• [Exercise description]:
Quote every one of the lines below word for word, omitting the pictures.

=== Dataset records ===

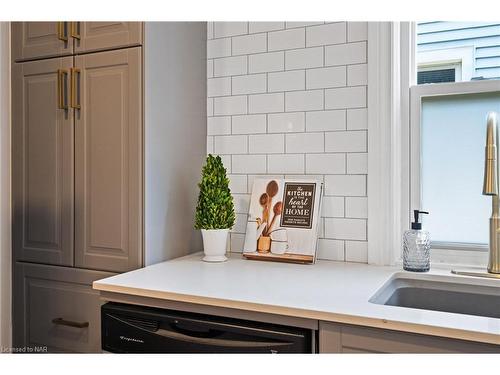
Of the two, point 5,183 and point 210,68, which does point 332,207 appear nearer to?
point 210,68

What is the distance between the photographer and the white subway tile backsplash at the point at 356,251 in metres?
1.75

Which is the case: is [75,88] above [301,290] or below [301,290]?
above

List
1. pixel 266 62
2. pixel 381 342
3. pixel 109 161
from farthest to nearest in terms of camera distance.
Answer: pixel 266 62, pixel 109 161, pixel 381 342

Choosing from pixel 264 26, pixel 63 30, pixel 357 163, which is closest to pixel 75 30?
pixel 63 30

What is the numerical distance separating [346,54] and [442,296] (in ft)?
3.19

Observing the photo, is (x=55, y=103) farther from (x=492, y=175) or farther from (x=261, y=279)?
(x=492, y=175)

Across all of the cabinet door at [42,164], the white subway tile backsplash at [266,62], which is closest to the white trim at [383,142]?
the white subway tile backsplash at [266,62]

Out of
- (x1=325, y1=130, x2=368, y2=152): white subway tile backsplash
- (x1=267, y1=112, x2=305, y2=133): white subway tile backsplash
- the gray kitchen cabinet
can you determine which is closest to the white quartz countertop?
the gray kitchen cabinet

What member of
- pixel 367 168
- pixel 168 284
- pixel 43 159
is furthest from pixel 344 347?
pixel 43 159

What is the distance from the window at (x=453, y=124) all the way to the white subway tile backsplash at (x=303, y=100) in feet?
1.20

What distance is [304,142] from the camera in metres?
1.85

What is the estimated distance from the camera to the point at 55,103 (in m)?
1.80

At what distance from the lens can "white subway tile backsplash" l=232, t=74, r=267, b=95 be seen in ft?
6.34

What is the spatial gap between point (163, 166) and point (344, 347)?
979 millimetres
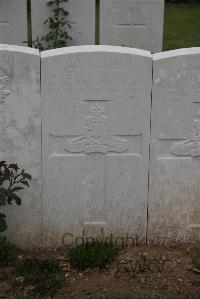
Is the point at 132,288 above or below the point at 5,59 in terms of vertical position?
below

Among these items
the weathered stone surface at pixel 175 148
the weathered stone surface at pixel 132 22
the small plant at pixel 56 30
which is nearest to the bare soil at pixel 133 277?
the weathered stone surface at pixel 175 148

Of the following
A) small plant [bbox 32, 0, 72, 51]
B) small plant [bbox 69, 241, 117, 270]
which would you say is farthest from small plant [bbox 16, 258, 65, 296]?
small plant [bbox 32, 0, 72, 51]

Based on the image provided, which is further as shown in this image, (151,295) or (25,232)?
(25,232)

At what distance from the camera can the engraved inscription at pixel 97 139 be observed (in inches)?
171

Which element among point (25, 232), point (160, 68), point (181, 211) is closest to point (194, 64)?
point (160, 68)

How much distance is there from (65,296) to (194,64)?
182 cm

===

• [Response below]:
Of the two, point 5,183 and point 210,68, which does point 332,207 appear nearer to?
point 210,68

What is the distance between the photographer and the white subway tile backsplash at the point at 356,251 in metres?
1.75

Which is the case: is [75,88] above [301,290] or below [301,290]?
above

List
1. pixel 266 62
2. pixel 381 342
3. pixel 109 161
from farthest to nearest in terms of camera distance.
Answer: pixel 266 62, pixel 109 161, pixel 381 342

Choosing from pixel 264 26, pixel 63 30, pixel 357 163, which is closest to pixel 75 30?
pixel 63 30

What is the numerical distance separating [346,54] and [442,296] (in ft)?
3.19

Observing the photo, is (x=55, y=103) farther from (x=492, y=175) or farther from (x=261, y=279)?
(x=492, y=175)

Across all of the cabinet door at [42,164], the white subway tile backsplash at [266,62], which is closest to the white trim at [383,142]?
the white subway tile backsplash at [266,62]

Out of
- (x1=325, y1=130, x2=368, y2=152): white subway tile backsplash
- (x1=267, y1=112, x2=305, y2=133): white subway tile backsplash
- the gray kitchen cabinet
can you determine which is closest to the white quartz countertop?
the gray kitchen cabinet

What member of
- pixel 367 168
- pixel 168 284
- pixel 43 159
is furthest from pixel 344 347?
pixel 43 159

What is the distance from the window at (x=453, y=124) all the way to the white subway tile backsplash at (x=303, y=100) in feet?
1.20

What distance is [304,142] from the camera in metres?
1.85

What is the estimated distance from the camera to the point at 55,103 (in m)?
1.80

At what distance from the lens can "white subway tile backsplash" l=232, t=74, r=267, b=95 be seen in ft?
6.34

What is the spatial gap between point (163, 166) and point (344, 347)?
979 millimetres
Is the point at 132,288 above or below the point at 5,59 in terms of vertical position?
below

Among these items
the weathered stone surface at pixel 175 148
the weathered stone surface at pixel 132 22
the small plant at pixel 56 30
which is nearest to the bare soil at pixel 133 277?
the weathered stone surface at pixel 175 148

Of the following
A) small plant [bbox 32, 0, 72, 51]
B) small plant [bbox 69, 241, 117, 270]
which would you say is farthest from small plant [bbox 16, 258, 65, 296]?
small plant [bbox 32, 0, 72, 51]

Based on the image provided, which is further as shown in this image, (151,295) or (25,232)?
(25,232)

At what distance from the camera can the engraved inscription at pixel 97 139 be observed (in inches)?
171

Which element among point (25, 232), point (160, 68), point (181, 211) is closest to point (194, 64)?
point (160, 68)

How much distance is there from (65,296) to (194,64)?
182 cm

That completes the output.